- [Problem description]
Pictures do not belong in your copy. Repeat all the other data exactly.

Web page caption snippets
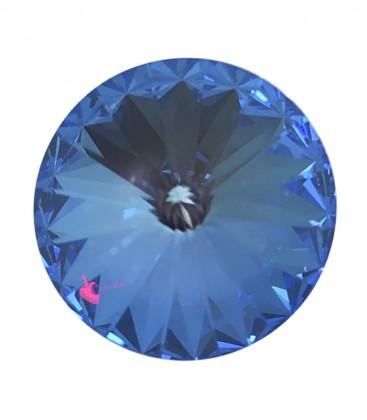 Rivoli Swarovski® 1122 12 mm Crystal Ocean Delite (1 pezzo)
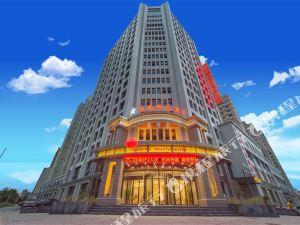 海星酒店(新鄉高鐵東站店)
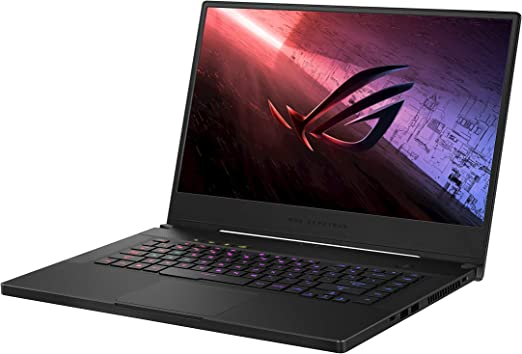 "Amazon.com: ASUS ROG Zephyrus S15 (2020) Gaming Laptop, 15.6"" 300Hz IPS Type FHD, NVIDIA GeForce RTX 2080S, Intel Core i7-10875H, 32GB DDR4, 1TB RAID 0 SSD, Per-Key RGB, Thunderbolt 3, Windows 10, GX502LXS-XS79: Computers & Accessories"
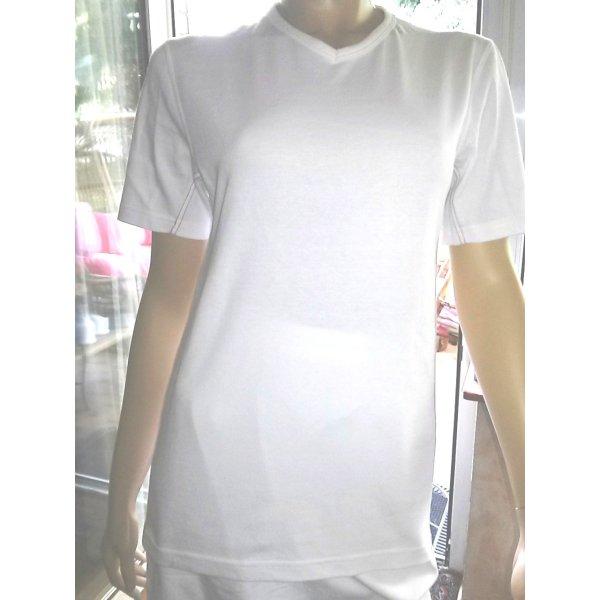 Shirt von Crane sports Gr.M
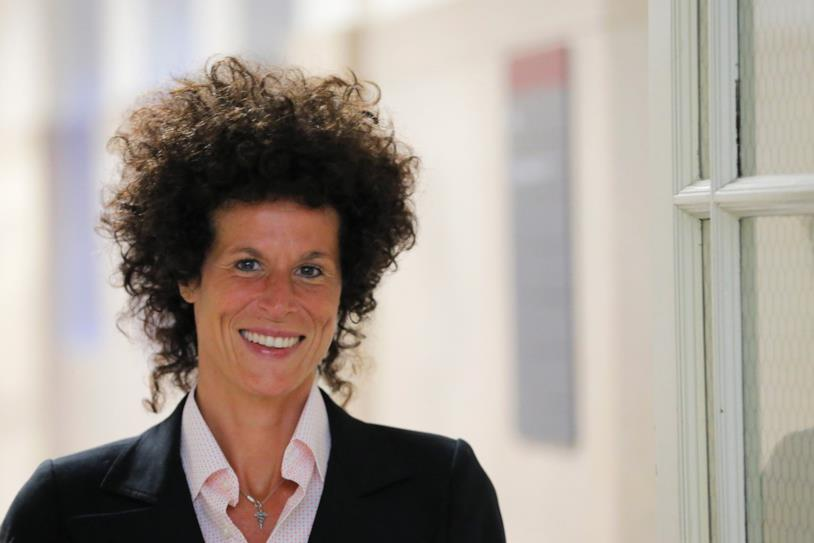 Andrea Constand in tribunale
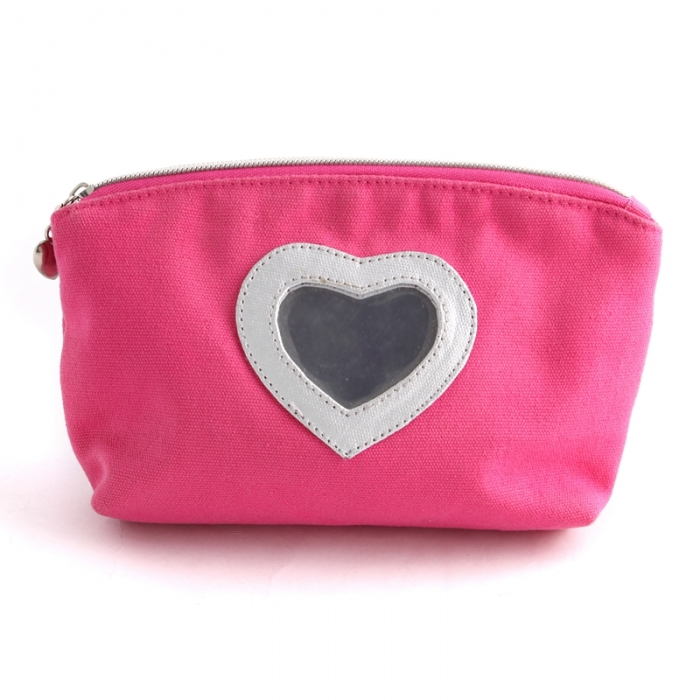 cheap price  cosmetic bag with mirror in bulk wholesale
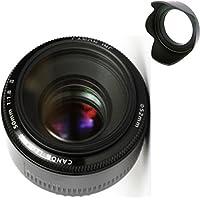 Canon 50mm 1.8 II Lens + Lens Hard Tulip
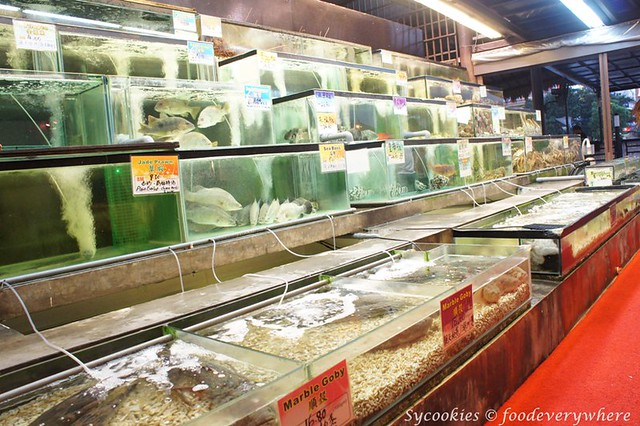 14.bali hai seafood restaurant (4)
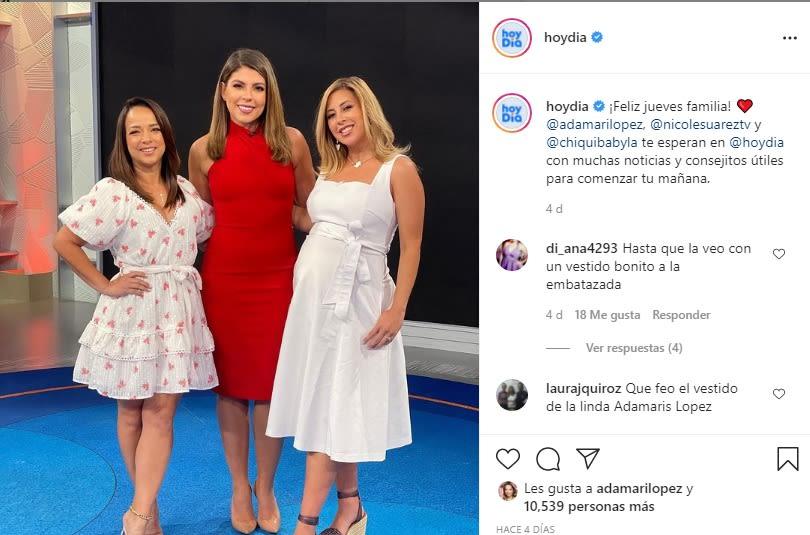 """How ugly the dress of the cute Adamari López"""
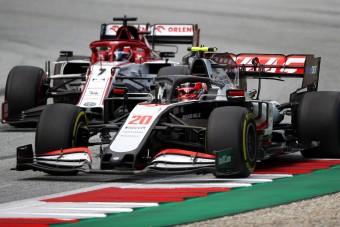 F1: A partnerekkel is kitolt a Ferrari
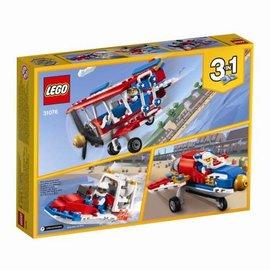 Lego Lego 31076 Stuntvlieger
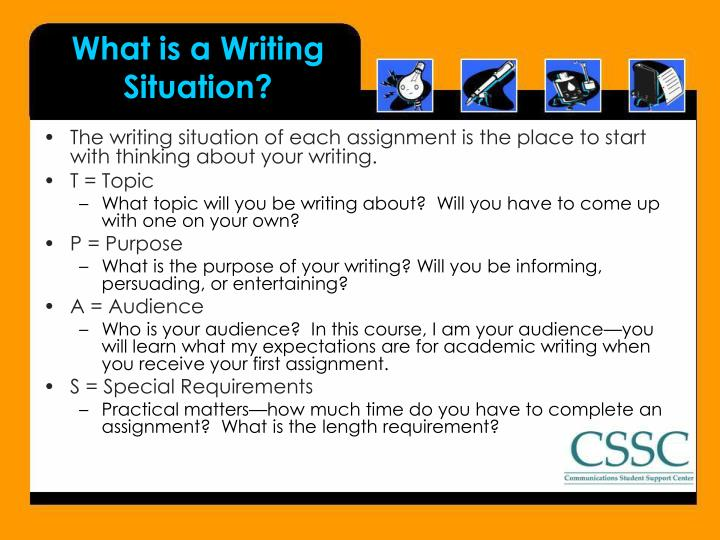 What is a Writing Situation?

- [Output]
 Rivoli Swarovski® 1122 12 mm Crystal Ocean Delite (1 pezzo)
 海星酒店(新鄉高鐵東站店)
 "Amazon.com: ASUS ROG Zephyrus S15 (2020) Gaming Laptop, 15.6"" 300Hz IPS Type FHD, NVIDIA GeForce RTX 2080S, Intel Core i7-10875H, 32GB DDR4, 1TB RAID 0 SSD, Per-Key RGB, Thunderbolt 3, Windows 10, GX502LXS-XS79: Computers & Accessories"
 Shirt von Crane sports Gr.M
 Andrea Constand in tribunale
 cheap price  cosmetic bag with mirror in bulk wholesale
 Canon 50mm 1.8 II Lens + Lens Hard Tulip
 14.bali hai seafood restaurant (4)
 """How ugly the dress of the cute Adamari López"""
 F1: A partnerekkel is kitolt a Ferrari
 Lego Lego 31076 Stuntvlieger
 What is a Writing Situation?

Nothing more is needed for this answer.